Judas Repentant, Returning the Thirty Pieces of Silver, 1629 by Rembrandt
The story of the repentant Judas is told in the Gospel of Saint Matthew (27:3-5). Overcome by remorse following his betrayal of Christ, Judas returns to the Temple to give back the 30 pieces of silver he has received in payment. Rembrandt shows the moment when the repentant Judas is kneeling in front of the chief priests and the elders with the pieces of silver strewn across the floor. The High Priest, however, immediately turns away from Judas and distances himself and the other priests from any involvement ('What is that to us? See thou to that'). Seventeenth-century depictions of Judas are extremely rare because of the overwhelming disrepute in which his character was held, yet precedents for the iconographic tradition of the subject of the return of the pieces of silver can be found as far back as the Middle Ages.
Usually found in architectural decorations, these images were often combined with gruesome images of Judas's death. After the fourteenth century, however, the subject all but disappeared.
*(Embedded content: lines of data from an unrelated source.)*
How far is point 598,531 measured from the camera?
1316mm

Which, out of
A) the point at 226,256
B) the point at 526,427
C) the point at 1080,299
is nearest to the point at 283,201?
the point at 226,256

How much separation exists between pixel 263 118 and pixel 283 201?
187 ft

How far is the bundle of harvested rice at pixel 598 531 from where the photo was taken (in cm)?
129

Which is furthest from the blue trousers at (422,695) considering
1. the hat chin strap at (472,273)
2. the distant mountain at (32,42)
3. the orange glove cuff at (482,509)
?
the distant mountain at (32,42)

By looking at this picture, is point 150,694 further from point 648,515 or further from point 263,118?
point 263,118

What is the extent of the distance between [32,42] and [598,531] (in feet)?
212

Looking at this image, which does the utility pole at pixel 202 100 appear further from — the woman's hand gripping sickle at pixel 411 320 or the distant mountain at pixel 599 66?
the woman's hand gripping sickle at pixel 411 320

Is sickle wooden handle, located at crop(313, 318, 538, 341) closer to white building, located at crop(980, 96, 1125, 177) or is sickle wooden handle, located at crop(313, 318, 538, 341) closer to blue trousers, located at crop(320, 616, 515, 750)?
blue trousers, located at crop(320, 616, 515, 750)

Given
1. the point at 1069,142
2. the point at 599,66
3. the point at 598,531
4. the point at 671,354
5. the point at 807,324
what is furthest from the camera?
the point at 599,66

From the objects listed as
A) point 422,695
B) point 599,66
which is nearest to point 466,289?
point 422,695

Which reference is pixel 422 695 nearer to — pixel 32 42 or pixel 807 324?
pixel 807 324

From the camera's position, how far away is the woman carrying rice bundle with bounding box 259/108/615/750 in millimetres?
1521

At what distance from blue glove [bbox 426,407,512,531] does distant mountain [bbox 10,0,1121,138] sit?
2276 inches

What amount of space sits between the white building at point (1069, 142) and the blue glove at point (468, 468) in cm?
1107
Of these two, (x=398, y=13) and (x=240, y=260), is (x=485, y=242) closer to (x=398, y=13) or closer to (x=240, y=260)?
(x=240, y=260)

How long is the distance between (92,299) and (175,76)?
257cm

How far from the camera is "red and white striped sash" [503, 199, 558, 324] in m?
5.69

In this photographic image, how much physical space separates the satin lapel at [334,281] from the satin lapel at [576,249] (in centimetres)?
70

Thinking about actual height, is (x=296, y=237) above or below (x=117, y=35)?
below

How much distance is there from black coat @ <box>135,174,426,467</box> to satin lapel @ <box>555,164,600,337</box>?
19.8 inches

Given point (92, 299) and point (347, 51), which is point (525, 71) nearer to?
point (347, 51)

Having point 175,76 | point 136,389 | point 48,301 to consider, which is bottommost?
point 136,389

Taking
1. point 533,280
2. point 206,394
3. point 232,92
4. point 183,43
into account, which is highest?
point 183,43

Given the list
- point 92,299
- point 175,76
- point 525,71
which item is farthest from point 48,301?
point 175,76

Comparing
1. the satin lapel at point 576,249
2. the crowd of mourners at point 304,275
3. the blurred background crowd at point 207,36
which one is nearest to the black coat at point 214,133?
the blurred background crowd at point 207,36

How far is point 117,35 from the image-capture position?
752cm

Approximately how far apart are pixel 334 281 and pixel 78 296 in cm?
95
In Rembrandt's time the story of Judas's repentance seems to reappear for the first time in a woodcut bible illustration by Christoph Murrer of about 1600, and there are a few further isolated instances of seventeenth-century illustrations of the story of Judas, though many of these post-date the present painting.
It is not clear where Rembrandt may have found the inspiration for the scene in this painting, but it is worth bearing in mind that he, much like his teacher Pieter Lastman and the other artists belonging to the generation immediately before Rembrandt, the so-called Pre-Rembrandtists, frequently developed new pictorial solutions for otherwise rarely depicted biblical subjects.